**Selection:**
——————————

WU LYF have always felt more like a cult than a band. Going by fake names and with their faces hidden by bandanas, the Manchester four-piece was treated like a psyop before anyone used that term. The group hacked its way to success, setting up a kind of fan club—the Lucifer Youth Foundation—and using the proceeds to record its 2011 debut album, Go Tell Fire to the Mountain. But soon its members became overwhelmed by the tension between operating as millennial KLF and making “heavy pop” bangers for a double-denim crowd who liked to take their T-shirts off and wave them around their heads like a helicopter.

The band split suddenly in 2012 when frontman Ellery Roberts posted a previously unreleased track online, along with a letter to his bandmates saying “WU LYF is dead to me.” He went on to form Lost Under Heaven with his then-partner Ebony Hoorn. The other members of the band had their own spin-off acts as well, though none captured public imagination like WU LYF had. In the years since its release, Go Tell Fire to the Mountain has remained a boisterous, singular record—the last bastion of a certain strain of indie rock before it collapsed.

For the last few years, it felt as if a reunion might be on the way, with a tenth-anniversary reissue of the album, as well as the release of a book of archive material and limited-edition cassette demos for a second record that never was. Now, that reunion has arrived.

In 2025 WU LYF released the comeback single “A New Life,” with timely lyrics describing how “the center cannot hold.” The same energy runs through A Wave That Will Never Break, the band’s first album in 15 years, which is being released directly through an online membership model rather than streaming services, as part of an experiment to “put the power back in the hands of the artist.”

VICE caught up with Ellery Roberts and Tom McClung as WU LYF began its European tour in Copenhagen, hosting a listening party where fans could hear the album for the first time. In one of their first interviews since reuniting, Roberts and McClung were funny, insightful, and honest about the band’s past, present, and future, the music industry, and the world at large.

the wu lyf comeback has included gigs across europe with shows planned for North america (Photo by Jonathan Flanders)

VICE: How is it, being back after so long?

——————————

**Information provided:**
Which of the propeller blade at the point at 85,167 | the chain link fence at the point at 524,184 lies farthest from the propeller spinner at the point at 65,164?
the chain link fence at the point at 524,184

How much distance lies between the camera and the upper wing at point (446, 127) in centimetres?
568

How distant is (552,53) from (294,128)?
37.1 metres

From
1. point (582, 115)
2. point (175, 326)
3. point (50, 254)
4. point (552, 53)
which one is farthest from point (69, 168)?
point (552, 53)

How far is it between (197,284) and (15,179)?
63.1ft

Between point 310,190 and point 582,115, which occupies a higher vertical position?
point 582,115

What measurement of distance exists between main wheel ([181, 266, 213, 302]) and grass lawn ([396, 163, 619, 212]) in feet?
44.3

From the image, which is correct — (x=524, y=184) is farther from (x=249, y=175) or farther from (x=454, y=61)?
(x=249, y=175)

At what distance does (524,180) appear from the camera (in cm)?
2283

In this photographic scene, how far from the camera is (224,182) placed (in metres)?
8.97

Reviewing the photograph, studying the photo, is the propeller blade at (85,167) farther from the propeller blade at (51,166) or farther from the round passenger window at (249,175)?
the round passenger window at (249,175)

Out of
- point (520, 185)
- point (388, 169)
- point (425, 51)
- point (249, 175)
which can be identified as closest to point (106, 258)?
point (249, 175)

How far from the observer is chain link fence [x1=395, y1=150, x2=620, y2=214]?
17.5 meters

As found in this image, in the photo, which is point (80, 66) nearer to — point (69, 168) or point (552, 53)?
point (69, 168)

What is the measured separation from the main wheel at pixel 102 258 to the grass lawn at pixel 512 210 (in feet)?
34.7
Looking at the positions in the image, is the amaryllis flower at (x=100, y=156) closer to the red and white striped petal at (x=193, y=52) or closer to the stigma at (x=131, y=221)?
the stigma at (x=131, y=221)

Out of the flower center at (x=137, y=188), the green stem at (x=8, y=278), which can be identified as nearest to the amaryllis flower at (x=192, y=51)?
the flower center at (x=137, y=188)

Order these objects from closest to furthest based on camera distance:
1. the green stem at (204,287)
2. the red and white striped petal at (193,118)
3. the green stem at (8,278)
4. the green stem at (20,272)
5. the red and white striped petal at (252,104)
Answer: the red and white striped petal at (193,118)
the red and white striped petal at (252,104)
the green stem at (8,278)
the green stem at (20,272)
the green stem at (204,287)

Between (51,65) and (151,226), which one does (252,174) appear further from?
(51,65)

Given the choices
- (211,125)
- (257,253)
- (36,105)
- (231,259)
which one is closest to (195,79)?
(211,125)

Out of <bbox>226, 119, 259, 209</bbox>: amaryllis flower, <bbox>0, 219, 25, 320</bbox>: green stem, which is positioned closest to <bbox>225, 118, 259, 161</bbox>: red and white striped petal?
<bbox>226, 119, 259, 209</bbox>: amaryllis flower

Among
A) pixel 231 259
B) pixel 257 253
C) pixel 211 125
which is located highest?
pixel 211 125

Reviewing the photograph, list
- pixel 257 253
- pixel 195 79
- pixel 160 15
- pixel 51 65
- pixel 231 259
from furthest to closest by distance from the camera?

——————————

**Instructions:**
A – In the article on the WU LYF reunion, switch "listening party" to "preview event" and reproduce everything from "VICE caught up" down to "by Jonathan Flanders)" with that change.
B – Resume the article on the WU LYF reunion from the point at which it stops.
The rows are drawn from a separate source and are unrelated to the article.

**Written responses:**
A –
VICE caught up with Ellery Roberts and Tom McClung as WU LYF began its European tour in Copenhagen, hosting a preview event where fans could hear the album for the first time. In one of their first interviews since reuniting, Roberts and McClung were funny, insightful, and honest about the band’s past, present, and future, the music industry, and the world at large.

the wu lyf comeback has included gigs across europe with shows planned for North america (Photo by Jonathan Flanders)

B –
Ellery: It’s been a trip. I find it quite strange we’re doing it. I’m grateful, but it’s not something I really intended to do. It took on a spirit of its own. WU LYF is like this entity that draws us through. It’s quite intense, and there’s an aspect of “is it healthy to be a part of this?” because it brings up a lot. It’s been tough, and we’ve been through a lot in the past year together, but people’s engagement gives us a pull to do it. It’s almost like serving the people, on a level.

Tom: When we first started, we were really good friends. Then, through becoming a somewhat successful band, we lost that initial friendship, and that led to us breaking up. This time around, most of the work was on how to function successfully together as adults. Getting to the other side of that—understanding and accepting each other for who we are now—has been probably the most rewarding aspect of this for me. We’ve never gotten on better.

Ellery: It’s a bit sentimental, but the fact we’re doing it together is already a success. Whatever happens, that’s what I’ll take to the grave—a joy to have reconnected with old friends and really built something together again.

The reunion was announced just after Lost Under Heaven split, but seems to have been in the works for a while, with Bandcamp merch drops and the WU LYF Archives book.
Ellery: Me and Ebony separated, and we had this last song. I wanted to share that before WU LYF kicked off. It wasn’t massively strategized.

The record had reached ten years and was out of print. People were selling copies for silly money on the black market, so we said, “Let’s reissue the record.” We had this archive of stuff on a hard drive and thought maybe we’d make a zine to go with the record, and it just got bigger. It was like looking through family albums. You only take photos of the good times. You don’t document the bad times. So it helped me reconnect and reframe what we were doing, because I’d turned my back on it completely. I’d tried not to think about it for a decade.

The book gives a fuller account of the split. Could you recap what happened for those who haven’t read it?
Tom: I can say what I feel happened. Ellery was going through a really hard moment, and we watched him become quite alienated. It got to a point where he was compelled to do something to try to make that feeling stop or go away. It had to be drastic, because that’s what you do when you’re in a state of mental distress. You have to be impulsive—to do something external so you don’t do something to yourself.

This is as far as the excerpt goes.